Quick Links

Re: Adding REPACK [concurrently]

From:	Antonin Houska <ah(at)cybertec(dot)at>
To:	Andres Freund <andres(at)anarazel(dot)de>
Cc:	Mihail Nikalayeu <mihailnikalayeu(at)gmail(dot)com>, Amit Kapila <amit(dot)kapila16(at)gmail(dot)com>, Alvaro Herrera <alvherre(at)alvh(dot)no-ip(dot)org>, Srinath Reddy Sadipiralla <srinath2133(at)gmail(dot)com>, Matthias van de Meent <boekewurm+postgres(at)gmail(dot)com>, Pg Hackers <pgsql-hackers(at)lists(dot)postgresql(dot)org>, Robert Treat <rob(at)xzilla(dot)net>
Subject:	Re: Adding REPACK [concurrently]
Date:	2026-04-15 14:50:11
Message-ID:	25514.1776264611@localhost
Views:	Whole Thread \| Raw Message \| Download mbox \| Resend email
Thread:
Lists:	pgsql-hackers

Andres Freund <andres(at)anarazel(dot)de> wrote:

> On 2026-04-14 15:37:56 +0200, Antonin Houska wrote:
> > Andres Freund <andres(at)anarazel(dot)de> wrote:
> >
> > > On 2026-04-12 15:31:20 +0200, Mihail Nikalayeu wrote:
> > > > Instead of cancelling the backend entered the deadlock detector - it
> > > > cancel some another (nearest hard edge) until it is possible to get the
> > > > lock (either by
> > > > reordering or directly).
> > >
> > > I don't think that's as good.
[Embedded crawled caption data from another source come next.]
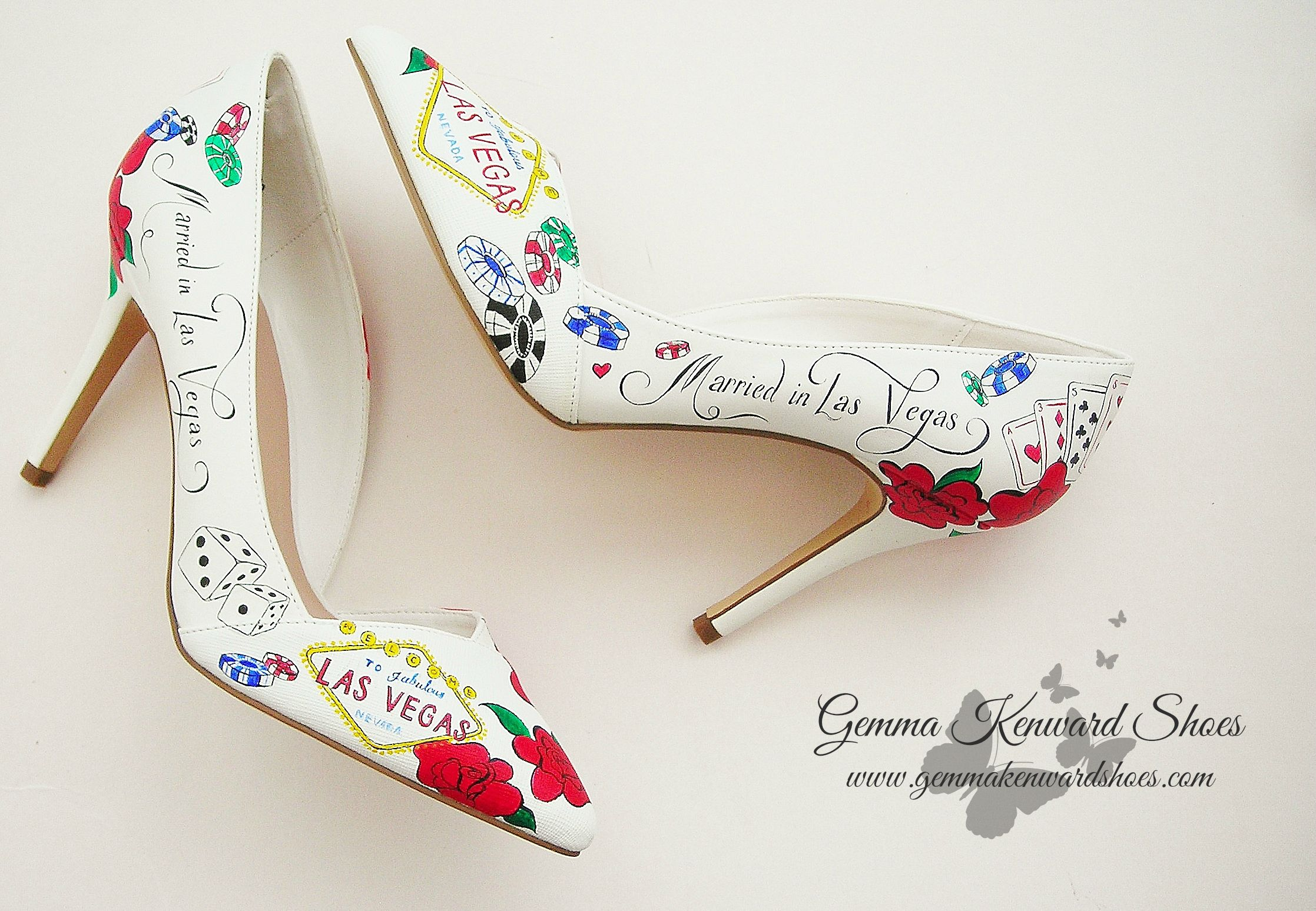 Hand Painted Las Vegas Bridal Shoes - with playing cards, dice and gambling chips.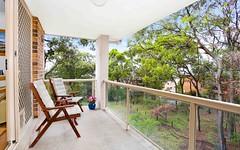 16/73 Flora St, Kirrawee NSW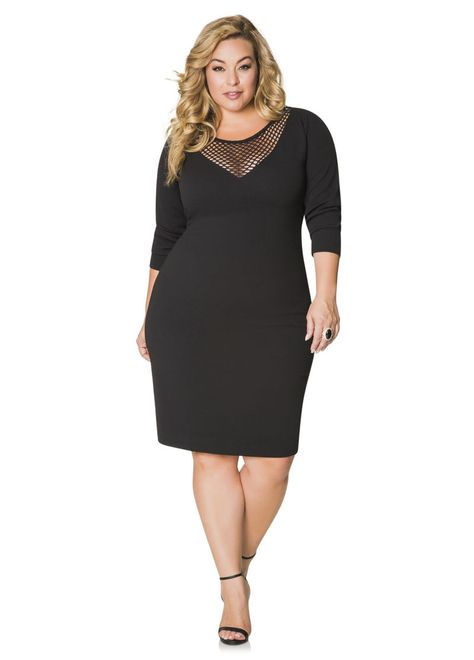 Ashley Stewart Textured Fishnet Yoke Dress  AshleyStewart  PlusSize   PlusSizeFashion 036384ffd99
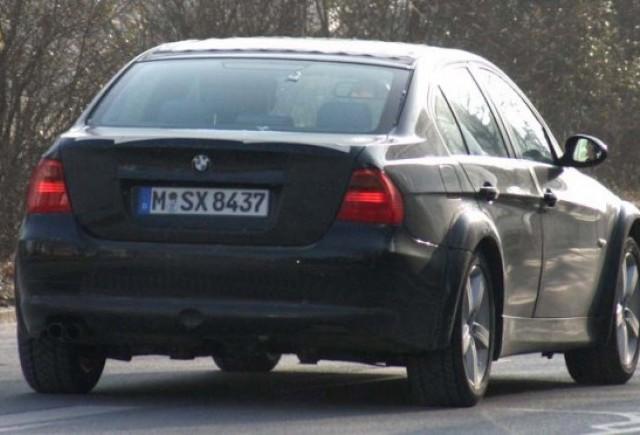 Dovada ca BMW lucreaza deja la o noua versiunea de Seria 3!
The problem is that that way you're only
> > > detecting the deadlocks once they have materialized (i.e. once repack actually
> > > does the lock upgrade), rather than cancelling when we know that the problem
> > > starts.
> >
> > This is my hack that tries to do that.
>
> I still think this needs to be in the deadlock detector. The lock cycle just
> needs to be a bit more complicated for a hack in JoinWaitQueue not to work.
> There's no guarantee that the wait that triggers the deadlock is actually on
> the relation being repacked.

ok, I see.

I thought of a "hypothetical graph", which would include the to-be-granted
lock, but the major issue is that it will not work correctly without the
locking the LMGR's LW locks we do in CheckDeadLock():

for (i = 0; i < NUM_LOCK_PARTITIONS; i++)
LWLockAcquire(LockHashPartitionLockByIndex(i), LW_EXCLUSIVE);

And obviously, doing this each time we want to insert a lock into the queue
would be bad for performance. It's even mentioned in the storage/lmgr/README
that the current approach is optimistic, so I think that major rework would be
needed if we wanted to entirely avoid waiting that leads to deadlock.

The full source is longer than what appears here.